**Prompt:** Starting at the line that contains "common name: wallaby", transcribe every remaining line of the entries exactly, including the last one.

━━━━━━━━━━

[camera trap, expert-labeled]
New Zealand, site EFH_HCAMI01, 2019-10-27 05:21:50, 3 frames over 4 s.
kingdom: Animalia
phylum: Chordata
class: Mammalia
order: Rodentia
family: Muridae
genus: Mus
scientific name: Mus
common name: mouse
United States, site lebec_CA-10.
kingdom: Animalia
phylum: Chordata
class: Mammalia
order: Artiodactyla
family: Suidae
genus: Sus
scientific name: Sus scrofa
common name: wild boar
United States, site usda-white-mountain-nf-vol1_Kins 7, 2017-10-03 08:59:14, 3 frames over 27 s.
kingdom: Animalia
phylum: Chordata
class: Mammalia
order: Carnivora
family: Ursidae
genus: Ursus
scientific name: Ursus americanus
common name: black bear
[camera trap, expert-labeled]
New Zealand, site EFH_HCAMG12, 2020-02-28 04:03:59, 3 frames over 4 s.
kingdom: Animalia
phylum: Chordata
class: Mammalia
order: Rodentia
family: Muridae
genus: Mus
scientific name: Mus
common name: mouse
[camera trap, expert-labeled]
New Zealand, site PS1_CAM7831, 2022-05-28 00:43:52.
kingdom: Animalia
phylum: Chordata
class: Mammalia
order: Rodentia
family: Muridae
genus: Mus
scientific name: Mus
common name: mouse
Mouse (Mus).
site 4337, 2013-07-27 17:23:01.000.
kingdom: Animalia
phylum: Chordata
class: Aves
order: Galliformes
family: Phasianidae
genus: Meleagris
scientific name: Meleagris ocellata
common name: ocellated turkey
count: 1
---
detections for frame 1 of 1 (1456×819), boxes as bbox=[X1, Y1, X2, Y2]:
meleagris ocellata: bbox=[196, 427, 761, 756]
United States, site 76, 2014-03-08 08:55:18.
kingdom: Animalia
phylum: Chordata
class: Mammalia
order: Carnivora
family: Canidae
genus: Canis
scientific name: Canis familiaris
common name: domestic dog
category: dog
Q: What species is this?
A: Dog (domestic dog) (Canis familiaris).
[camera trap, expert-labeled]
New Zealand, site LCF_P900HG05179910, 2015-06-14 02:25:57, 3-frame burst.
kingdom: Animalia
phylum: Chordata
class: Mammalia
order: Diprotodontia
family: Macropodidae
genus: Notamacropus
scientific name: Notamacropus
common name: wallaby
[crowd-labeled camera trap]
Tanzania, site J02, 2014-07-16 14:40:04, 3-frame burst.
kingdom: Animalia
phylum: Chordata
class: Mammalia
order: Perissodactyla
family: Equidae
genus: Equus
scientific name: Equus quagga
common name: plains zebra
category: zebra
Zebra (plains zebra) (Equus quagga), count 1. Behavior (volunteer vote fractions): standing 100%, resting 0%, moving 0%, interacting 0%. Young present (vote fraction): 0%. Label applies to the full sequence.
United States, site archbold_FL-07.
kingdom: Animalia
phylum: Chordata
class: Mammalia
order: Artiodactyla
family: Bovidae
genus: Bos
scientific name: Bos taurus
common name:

━━━━━━━━━━

**Solved problem:**
common name: wallaby
[crowd-labeled camera trap]
Tanzania, site J02, 2014-07-16 14:40:04, 3-frame burst.
kingdom: Animalia
phylum: Chordata
class: Mammalia
order: Perissodactyla
family: Equidae
genus: Equus
scientific name: Equus quagga
common name: plains zebra
category: zebra
Zebra (plains zebra) (Equus quagga), count 1. Behavior (volunteer vote fractions): standing 100%, resting 0%, moving 0%, interacting 0%. Young present (vote fraction): 0%. Label applies to the full sequence.
United States, site archbold_FL-07.
kingdom: Animalia
phylum: Chordata
class: Mammalia
order: Artiodactyla
family: Bovidae
genus: Bos
scientific name: Bos taurus
common name:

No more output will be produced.